Source material:
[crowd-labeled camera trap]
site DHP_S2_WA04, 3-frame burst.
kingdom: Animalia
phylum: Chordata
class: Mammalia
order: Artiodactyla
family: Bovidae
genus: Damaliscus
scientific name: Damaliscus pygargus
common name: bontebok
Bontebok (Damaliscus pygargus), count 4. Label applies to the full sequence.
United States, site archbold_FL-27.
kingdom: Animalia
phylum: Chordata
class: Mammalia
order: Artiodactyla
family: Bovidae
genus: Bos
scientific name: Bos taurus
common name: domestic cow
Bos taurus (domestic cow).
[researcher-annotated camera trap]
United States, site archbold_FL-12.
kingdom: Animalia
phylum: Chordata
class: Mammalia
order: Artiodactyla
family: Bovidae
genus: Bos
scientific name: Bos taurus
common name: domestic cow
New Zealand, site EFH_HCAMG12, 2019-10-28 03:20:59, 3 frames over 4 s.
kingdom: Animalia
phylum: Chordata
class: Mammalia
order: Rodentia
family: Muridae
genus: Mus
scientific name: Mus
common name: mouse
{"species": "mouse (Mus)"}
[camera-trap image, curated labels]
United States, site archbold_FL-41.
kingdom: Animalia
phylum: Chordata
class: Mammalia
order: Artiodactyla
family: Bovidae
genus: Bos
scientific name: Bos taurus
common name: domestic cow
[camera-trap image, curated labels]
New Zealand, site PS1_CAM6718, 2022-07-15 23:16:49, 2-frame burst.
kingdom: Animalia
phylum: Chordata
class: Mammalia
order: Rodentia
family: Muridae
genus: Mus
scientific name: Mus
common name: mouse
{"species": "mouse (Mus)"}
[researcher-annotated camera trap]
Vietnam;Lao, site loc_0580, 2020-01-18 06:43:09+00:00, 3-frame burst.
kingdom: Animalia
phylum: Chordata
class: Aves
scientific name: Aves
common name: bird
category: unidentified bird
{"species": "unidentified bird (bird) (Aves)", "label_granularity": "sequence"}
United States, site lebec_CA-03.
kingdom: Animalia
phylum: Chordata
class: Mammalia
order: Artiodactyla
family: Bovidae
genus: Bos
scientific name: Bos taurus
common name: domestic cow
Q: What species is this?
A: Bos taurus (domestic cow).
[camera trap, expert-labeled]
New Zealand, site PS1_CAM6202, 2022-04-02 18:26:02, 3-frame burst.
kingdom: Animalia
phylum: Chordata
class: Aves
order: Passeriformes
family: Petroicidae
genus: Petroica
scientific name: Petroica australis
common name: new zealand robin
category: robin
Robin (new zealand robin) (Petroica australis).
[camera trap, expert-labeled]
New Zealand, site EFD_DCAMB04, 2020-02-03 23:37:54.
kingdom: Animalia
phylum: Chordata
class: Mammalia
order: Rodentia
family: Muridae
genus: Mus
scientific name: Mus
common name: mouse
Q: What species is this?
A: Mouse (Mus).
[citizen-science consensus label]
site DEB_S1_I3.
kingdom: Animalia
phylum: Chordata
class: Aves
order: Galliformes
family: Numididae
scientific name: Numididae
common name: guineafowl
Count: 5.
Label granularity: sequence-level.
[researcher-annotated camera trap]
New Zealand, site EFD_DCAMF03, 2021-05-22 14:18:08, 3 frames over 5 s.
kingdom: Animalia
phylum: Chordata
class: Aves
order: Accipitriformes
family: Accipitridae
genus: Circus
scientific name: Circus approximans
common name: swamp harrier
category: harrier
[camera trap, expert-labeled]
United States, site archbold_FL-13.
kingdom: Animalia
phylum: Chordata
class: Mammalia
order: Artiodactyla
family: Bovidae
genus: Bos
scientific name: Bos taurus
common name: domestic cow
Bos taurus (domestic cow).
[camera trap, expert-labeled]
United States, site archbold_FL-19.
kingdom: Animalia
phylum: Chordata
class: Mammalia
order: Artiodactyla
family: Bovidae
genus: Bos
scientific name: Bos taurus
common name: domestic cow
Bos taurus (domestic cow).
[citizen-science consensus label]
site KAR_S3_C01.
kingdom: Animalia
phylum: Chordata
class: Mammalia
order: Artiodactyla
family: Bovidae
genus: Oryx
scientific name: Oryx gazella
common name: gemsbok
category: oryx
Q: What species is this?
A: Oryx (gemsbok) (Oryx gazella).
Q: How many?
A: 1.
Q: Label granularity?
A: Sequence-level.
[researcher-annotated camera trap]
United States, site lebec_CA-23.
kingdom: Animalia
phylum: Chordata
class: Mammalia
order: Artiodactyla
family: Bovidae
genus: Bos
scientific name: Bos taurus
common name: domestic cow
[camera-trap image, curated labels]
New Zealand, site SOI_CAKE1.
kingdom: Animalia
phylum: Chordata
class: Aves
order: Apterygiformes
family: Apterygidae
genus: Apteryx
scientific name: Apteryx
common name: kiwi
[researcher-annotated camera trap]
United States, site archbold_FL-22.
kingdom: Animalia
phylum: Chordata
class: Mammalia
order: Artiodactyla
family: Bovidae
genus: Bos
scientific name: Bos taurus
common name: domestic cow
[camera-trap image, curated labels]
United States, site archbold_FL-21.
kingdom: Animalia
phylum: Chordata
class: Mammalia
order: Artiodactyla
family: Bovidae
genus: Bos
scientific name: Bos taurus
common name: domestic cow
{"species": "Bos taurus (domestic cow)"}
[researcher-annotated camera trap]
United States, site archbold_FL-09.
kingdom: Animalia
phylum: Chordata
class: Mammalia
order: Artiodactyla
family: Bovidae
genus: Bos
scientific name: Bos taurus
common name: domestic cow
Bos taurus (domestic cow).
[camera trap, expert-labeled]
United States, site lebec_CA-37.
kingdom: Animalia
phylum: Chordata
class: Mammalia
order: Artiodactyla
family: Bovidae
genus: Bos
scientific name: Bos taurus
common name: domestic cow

Instructions for the task:
All records are to be written out exactly.

Response to the exercise:
[crowd-labeled camera trap]
site DHP_S2_WA04, 3-frame burst.
kingdom: Animalia
phylum: Chordata
class: Mammalia
order: Artiodactyla
family: Bovidae
genus: Damaliscus
scientific name: Damaliscus pygargus
common name: bontebok
Bontebok (Damaliscus pygargus), count 4. Label applies to the full sequence.
United States, site archbold_FL-27.
kingdom: Animalia
phylum: Chordata
class: Mammalia
order: Artiodactyla
family: Bovidae
genus: Bos
scientific name: Bos taurus
common name: domestic cow
Bos taurus (domestic cow).
[researcher-annotated camera trap]
United States, site archbold_FL-12.
kingdom: Animalia
phylum: Chordata
class: Mammalia
order: Artiodactyla
family: Bovidae
genus: Bos
scientific name: Bos taurus
common name: domestic cow
New Zealand, site EFH_HCAMG12, 2019-10-28 03:20:59, 3 frames over 4 s.
kingdom: Animalia
phylum: Chordata
class: Mammalia
order: Rodentia
family: Muridae
genus: Mus
scientific name: Mus
common name: mouse
{"species": "mouse (Mus)"}
[camera-trap image, curated labels]
United States, site archbold_FL-41.
kingdom: Animalia
phylum: Chordata
class: Mammalia
order: Artiodactyla
family: Bovidae
genus: Bos
scientific name: Bos taurus
common name: domestic cow
[camera-trap image, curated labels]
New Zealand, site PS1_CAM6718, 2022-07-15 23:16:49, 2-frame burst.
kingdom: Animalia
phylum: Chordata
class: Mammalia
order: Rodentia
family: Muridae
genus: Mus
scientific name: Mus
common name: mouse
{"species": "mouse (Mus)"}
[researcher-annotated camera trap]
Vietnam;Lao, site loc_0580, 2020-01-18 06:43:09+00:00, 3-frame burst.
kingdom: Animalia
phylum: Chordata
class: Aves
scientific name: Aves
common name: bird
category: unidentified bird
{"species": "unidentified bird (bird) (Aves)", "label_granularity": "sequence"}
United States, site lebec_CA-03.
kingdom: Animalia
phylum: Chordata
class: Mammalia
order: Artiodactyla
family: Bovidae
genus: Bos
scientific name: Bos taurus
common name: domestic cow
Q: What species is this?
A: Bos taurus (domestic cow).
[camera trap, expert-labeled]
New Zealand, site PS1_CAM6202, 2022-04-02 18:26:02, 3-frame burst.
kingdom: Animalia
phylum: Chordata
class: Aves
order: Passeriformes
family: Petroicidae
genus: Petroica
scientific name: Petroica australis
common name: new zealand robin
category: robin
Robin (new zealand robin) (Petroica australis).
[camera trap, expert-labeled]
New Zealand, site EFD_DCAMB04, 2020-02-03 23:37:54.
kingdom: Animalia
phylum: Chordata
class: Mammalia
order: Rodentia
family: Muridae
genus: Mus
scientific name: Mus
common name: mouse
Q: What species is this?
A: Mouse (Mus).
[citizen-science consensus label]
site DEB_S1_I3.
kingdom: Animalia
phylum: Chordata
class: Aves
order: Galliformes
family: Numididae
scientific name: Numididae
common name: guineafowl
Count: 5.
Label granularity: sequence-level.
[researcher-annotated camera trap]
New Zealand, site EFD_DCAMF03, 2021-05-22 14:18:08, 3 frames over 5 s.
kingdom: Animalia
phylum: Chordata
class: Aves
order: Accipitriformes
family: Accipitridae
genus: Circus
scientific name: Circus approximans
common name: swamp harrier
category: harrier
[camera trap, expert-labeled]
United States, site archbold_FL-13.
kingdom: Animalia
phylum: Chordata
class: Mammalia
order: Artiodactyla
family: Bovidae
genus: Bos
scientific name: Bos taurus
common name: domestic cow
Bos taurus (domestic cow).
[camera trap, expert-labeled]
United States, site archbold_FL-19.
kingdom: Animalia
phylum: Chordata
class: Mammalia
order: Artiodactyla
family: Bovidae
genus: Bos
scientific name: Bos taurus
common name: domestic cow
Bos taurus (domestic cow).
[citizen-science consensus label]
site KAR_S3_C01.
kingdom: Animalia
phylum: Chordata
class: Mammalia
order: Artiodactyla
family: Bovidae
genus: Oryx
scientific name: Oryx gazella
common name: gemsbok
category: oryx
Q: What species is this?
A: Oryx (gemsbok) (Oryx gazella).
Q: How many?
A: 1.
Q: Label granularity?
A: Sequence-level.
[researcher-annotated camera trap]
United States, site lebec_CA-23.
kingdom: Animalia
phylum: Chordata
class: Mammalia
order: Artiodactyla
family: Bovidae
genus: Bos
scientific name: Bos taurus
common name: domestic cow
[camera-trap image, curated labels]
New Zealand, site SOI_CAKE1.
kingdom: Animalia
phylum: Chordata
class: Aves
order: Apterygiformes
family: Apterygidae
genus: Apteryx
scientific name: Apteryx
common name: kiwi
[researcher-annotated camera trap]
United States, site archbold_FL-22.
kingdom: Animalia
phylum: Chordata
class: Mammalia
order: Artiodactyla
family: Bovidae
genus: Bos
scientific name: Bos taurus
common name: domestic cow
[camera-trap image, curated labels]
United States, site archbold_FL-21.
kingdom: Animalia
phylum: Chordata
class: Mammalia
order: Artiodactyla
family: Bovidae
genus: Bos
scientific name: Bos taurus
common name: domestic cow
{"species": "Bos taurus (domestic cow)"}
[researcher-annotated camera trap]
United States, site archbold_FL-09.
kingdom: Animalia
phylum: Chordata
class: Mammalia
order: Artiodactyla
family: Bovidae
genus: Bos
scientific name: Bos taurus
common name: domestic cow
Bos taurus (domestic cow).
[camera trap, expert-labeled]
United States, site lebec_CA-37.
kingdom: Animalia
phylum: Chordata
class: Mammalia
order: Artiodactyla
family: Bovidae
genus: Bos
scientific name: Bos taurus
common name: domestic cow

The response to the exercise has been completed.